When in Rome, goes the saying. That is, one should work to accept and enjoy others’ norms when in their homes. It’s espoused as a universally-applicable idea, but it turns out the Romans didn’t employ the same logic elsewhere. When in Gaul, for instance, Caesar thought it perfectly reasonable to wage war in the name of profit, the support of Rome’s public, and the ire of its senators.
I suppose we can mull over the hypocrisy of the budding dictator while we conduct his armies and raze future France to the ground. Caesar’s campaign is to be the subject of Rome II’s first expansion pack, which has come a long way since our Total War: Rome 2 review.
Offering a “tighter scope” in both geography and timespan, the Caesar in Gaul campaign map will see players take on the military and economic responsibilities of one of four playable factions: the Gallic Arverni, the Germanic Suebi, the Belgic Nervii or, naturally, Rome.
A new focus on Gaul and the south coast of Britannia will see both more fully sketched out in the manner of previous Total War expansions. The new Gaul will boast 18 provinces, and more factions than its Rome II map equivalent.

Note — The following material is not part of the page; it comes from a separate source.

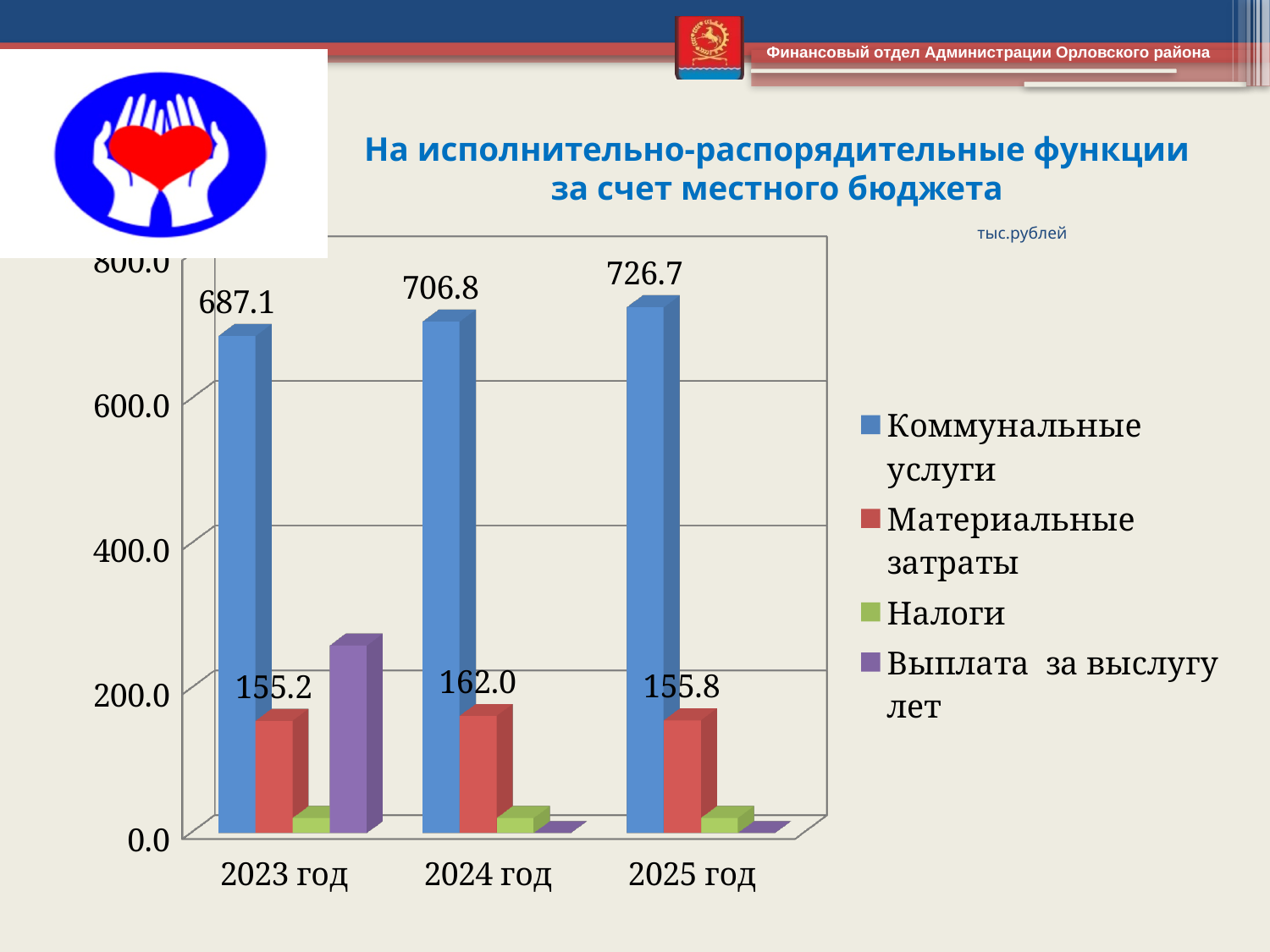
Which is larger: Коммунальные услуги in 2024 год or in 2023 год? 2024 год In which year is Коммунальные услуги highest? 2025 год What is the value for Коммунальные услуги in 2023 год? 687.1 How many series does the legend list? 4 Is the value for Выплата за выслугу лет in 2023 год greater or less than 200? greater What is the value for Коммунальные услуги in 2025 год? 726.7 What is the difference between Коммунальные услуги in 2025 год and 2023 год? 39.6 What kind of chart is shown on the slide? bar chart Do the values for Коммунальные услуги rise or fall from 2023 год to 2025 год? rise What is the value for Материальные затраты in 2024 год? 162.0 What is the value for Материальные затраты in 2025 год? 155.8 In which year is Материальные затраты lowest? 2023 год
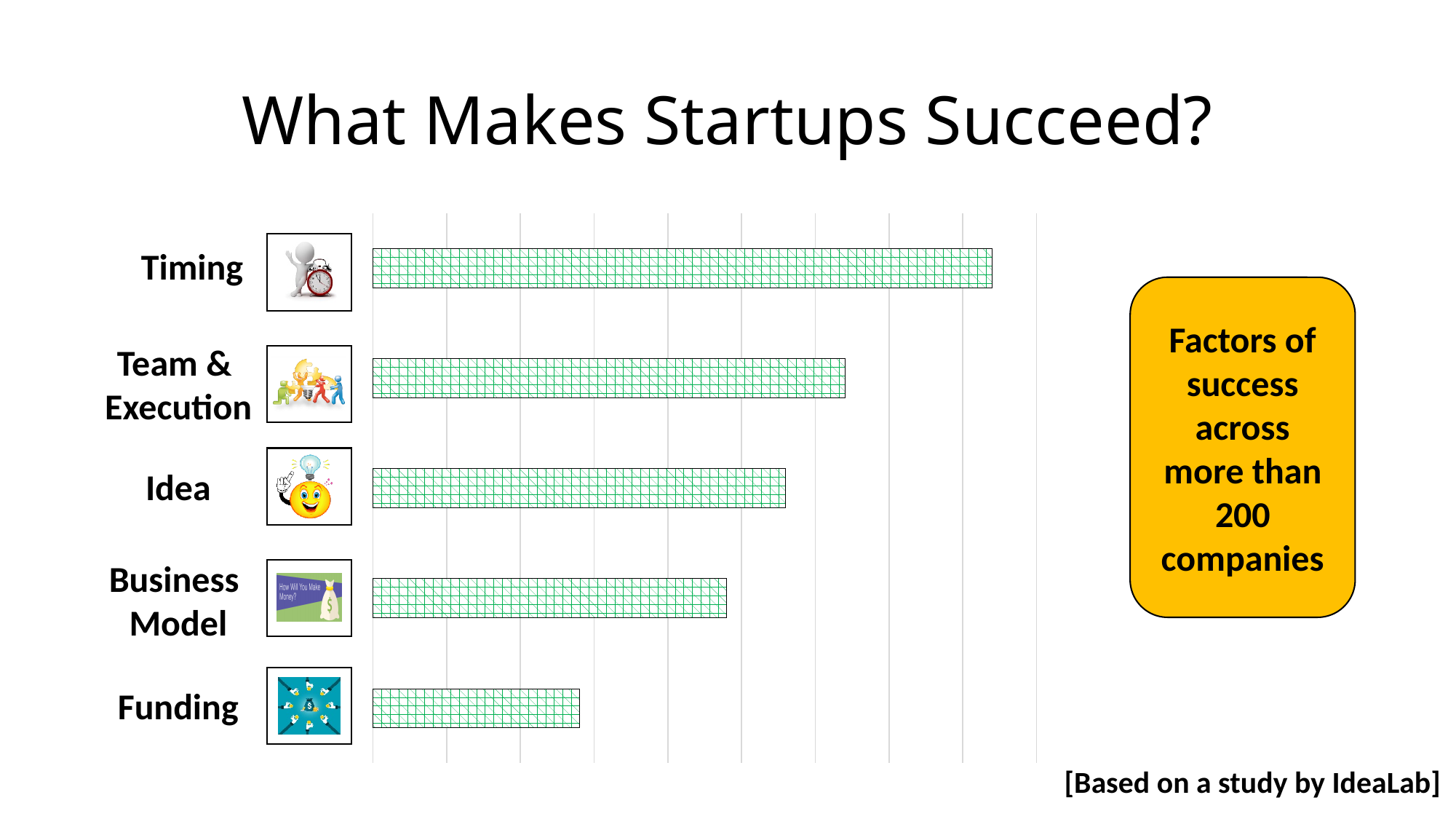
Which has the larger value, Business Model or Funding? Business Model Which has the larger value, Timing or Idea? Timing What kind of chart is shown on the slide? Bar chart Which has the larger value, Team & Execution or Business Model? Team & Execution Which category has the shortest bar in the chart? Funding How many categories are plotted in the chart? 5 Which category has the longest bar in the chart? Timing What is the title of the slide containing the chart? What Makes Startups Succeed? Do the bar lengths increase or decrease going from the top category to the bottom category? Decrease Are the bars in the chart oriented horizontally or vertically? Horizontally Which category is ranked second highest in the chart? Team & Execution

It’ll be fought over by a selection of historical generals and statesmen, who you’ll recruit or crush according to your newly acquired perspective.
Creative Assembly have promised a greater role for characters – including Caesar himself, Mark Anthony, and the faction leaders who’ll act as player avatars.
Laudably, they’ve also taken a knife to the game’s mechanics, lopping them down to the new campaign’s size. The relatively tiny timespan, between 58-51BC, means each turn will now represent just two weeks rather than a year. Seasons will play a renewed role as a result, and bring their characteristics to bear on the provinces. A late autumn can bring in a good harvest, for instance, but a long, dry summer might limit food production.
What’s more, mid-game ‘challenges’ will mean an ever-changing landscape. As the Romans, you’ll see the Gauls begin to band together against you – and as the Gauls, you’ll find the Romans bring in the (possibly literal) cavalry to deal with your rebellion.
Creative Assembly reckon the tighter focus will make for a great, short multiplayer campaign, and I’m inclined to believe them.
Outside of Gaul, the expansion will add a new historical battle to the game, plus three new barbarian factions for the campaign map proper: the Nervii, the Boii, and the Galatians.
Historically, you might say, the Total War series has always fared best when it’s pulled in its scope and tried something a bit different. I’m still a fan of the original Shogun’s fast-moving Mongol Invasion expansion, myself. How about you?